Required tasks:
1 - Reproduce the portion of the mailing-list message on URI terminology starting at "On Tue, 2007-06-26 at 17:24" and ending at "the essential point.".
2 - Carry on the mailing-list message about URI terminology from the point where it stops.

Supplied passage:
━━━━━━
W3C home > Mailing lists > Public > www-tag@w3.org > June 2007

Re: Terminology (was Re: article on URIs, is this material that can be used by the)

From: Dan Connolly <connolly@w3.org>
Date: Tue, 26 Jun 2007 18:28:07 -0500
To: Pat Hayes <phayes@ihmc.us>
Cc: noah_mendelsohn@us.ibm.com, Dan Brickley <danbri@danbri.org>, "Henry S. Thompson" <ht@inf.ed.ac.uk>, Tim Berners-Lee <timbl@w3.org>, www-tag@w3.org
Message-Id: <1182900487.6367.1210.camel@pav>

On Tue, 2007-06-26 at 17:24 -0500, Pat Hayes wrote:
> >On Tue, 2007-06-26 at 15:20 -0500, Pat Hayes wrote:
> >[...]
> >>  There I disagree. Your locution here reveals the essential point.
> >>  "the sort of relationship to the resource that we expect for
> >>  information resources". WRONG. In fact, I expect to have at least TWO
> >>  distinct relationships to information resources. I expect to be able
> >>  to access them, using some kind of xxxTP protocol, AND I expect to be
> >>  able to refer to them. Referring to them is exactly like referring to
> >>  anything else: the same relationship is involved, the same semantic
> >>  theories apply, and the same inference processes can be used for
> >>  referential languages. When referring, the nature of thing referred
> >>  to is almost irrelevant, in fact. The distinction between kinds of
> >>  resource matters only because non-information resources can't be
> >>  accessed. But if we distinguished between reference (naming) and
> >>  access (as we should have been doing since day one and as everyone
> >>  did before the W3C - in what is surely one of the most regrettable
> >>  mistakes since the founding of the Holy Roman Empire - confused URLs
> >>  and URNs into a single category) instead of calling them both
> >>  'identify' and insisting that they are the same relation, then we
> >>  wouldn't need to be having this damn silly discussion.
> >
> >webarch has always distinguished between access
> >and reference.
> 
> Wow, that is news to me. When webarch was in LC 
> mode, I wrote an extended critique of the draft 
> in which I asked for this distinction to be made 
> clearly, and pointed out a lot of the 
> consequences of the confusion. Many of those 
> consequences are still in the final published 
> version.
> 
> >Identification is reference, not access.
> 
> OK, lets assume that is what is intended. Now 
> tell me how any of the following make sense, with 
> that interpretation. All from 
> http://www.w3.org/TR/webarch/
> 
> (Section 2) The introduction explicitly cites Engelbart's slogan
> 
> 'Every Object Addressable --in principle, every 
> object that someone might validly want/need to 
> cite should have an unambiguous address (capable 
> of being portrayed in a manner as to be human 
> readable and interpretable). (E.g., not 
> acceptable to be unable to link to an object 
> within a "frame" or "card.") '
> 
> as the definitive preview of its position on 
> identification. Engelbart (who was never confused 
> on this point) is here referring to access, not 
> to reference, as clearly shown by his use of the 
> now archaic but admirably clear term "address".

I take it to be about naming, but I can
see how it's less than crystal clear.


> (2.1) "A resource should have a ...URI if another 
> party ...to create a hypertext link to it,..."
━━━━━━
Record set:
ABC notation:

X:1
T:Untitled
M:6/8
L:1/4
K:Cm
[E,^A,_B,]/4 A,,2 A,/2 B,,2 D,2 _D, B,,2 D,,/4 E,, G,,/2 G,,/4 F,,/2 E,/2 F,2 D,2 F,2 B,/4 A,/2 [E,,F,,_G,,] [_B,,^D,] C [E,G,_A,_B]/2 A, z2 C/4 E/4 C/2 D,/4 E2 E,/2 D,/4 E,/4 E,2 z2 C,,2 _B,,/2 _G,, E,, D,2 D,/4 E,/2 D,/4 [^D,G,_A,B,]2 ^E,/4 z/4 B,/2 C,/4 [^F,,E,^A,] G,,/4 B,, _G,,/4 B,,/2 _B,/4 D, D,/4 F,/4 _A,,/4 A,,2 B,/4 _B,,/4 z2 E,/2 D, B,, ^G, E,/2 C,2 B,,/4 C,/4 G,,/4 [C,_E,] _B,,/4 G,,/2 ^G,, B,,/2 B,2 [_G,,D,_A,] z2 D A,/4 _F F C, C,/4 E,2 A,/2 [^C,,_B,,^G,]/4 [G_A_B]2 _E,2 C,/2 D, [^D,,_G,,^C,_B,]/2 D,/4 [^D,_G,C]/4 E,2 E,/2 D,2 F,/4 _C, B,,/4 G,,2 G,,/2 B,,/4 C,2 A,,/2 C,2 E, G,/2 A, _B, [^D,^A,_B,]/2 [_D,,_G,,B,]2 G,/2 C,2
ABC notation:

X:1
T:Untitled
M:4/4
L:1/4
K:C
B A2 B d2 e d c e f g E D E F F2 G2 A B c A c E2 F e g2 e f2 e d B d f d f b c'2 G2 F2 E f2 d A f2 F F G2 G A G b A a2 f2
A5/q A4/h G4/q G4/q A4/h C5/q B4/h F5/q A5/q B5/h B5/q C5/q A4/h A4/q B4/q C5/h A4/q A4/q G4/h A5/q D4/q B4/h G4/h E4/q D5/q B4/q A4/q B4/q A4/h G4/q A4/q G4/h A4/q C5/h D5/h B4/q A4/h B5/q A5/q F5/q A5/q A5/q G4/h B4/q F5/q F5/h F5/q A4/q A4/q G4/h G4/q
━━━━━━
Expected results:
1 -
On Tue, 2007-06-26 at 17:24 -0500, Pat Hayes wrote:
> >On Tue, 2007-06-26 at 15:20 -0500, Pat Hayes wrote:
> >[...]
> >>  There I disagree. Your locution here reveals the essential point.

2 -
> How does having a referring name enable one to 
> create a hypertext link to the referent? (It 
> doesn't.)

Sure it does. It allows me to write
down links to the thing using that name,
to wit: <a href="http://its/name">a label for it</a>.

> (continued) "...or perform other operations upon 
> it." How does having a referring name allow one 
> to perform operations upon the referent? (It 
> doesn't.)

Sure it does. If you tell me the (web standard) name for
some web page, I can take that name and plug it
into various mechanisms to perform operations on it.
e.g. curl/wget , or stick it in a web browser...

Again, I can see how this admits other interpretations
of the identify/access distinction, though...

> (2.2)
> 
> >"By design a URI identifies one resource."
> 
> Thanks. Now, how can a 'design' possibly ensure 
> that a referring name only refers to a single 
> entity? (It can't: but it can ensure that an 
> identifier only *accesses* one thing.)

It doesn't say "the design of the web guarantees
that a URI identifies one resource"; rather,
it's saying that the intended design of URIs
is that each one identifies one resource; if you
use them some other way, then you're not using
them as designed.


> >That's reference.
> 
> Ive never read it that way, which IMO was 
> charitable of me since it doesn't make sense read 
> that way.

Sure it does.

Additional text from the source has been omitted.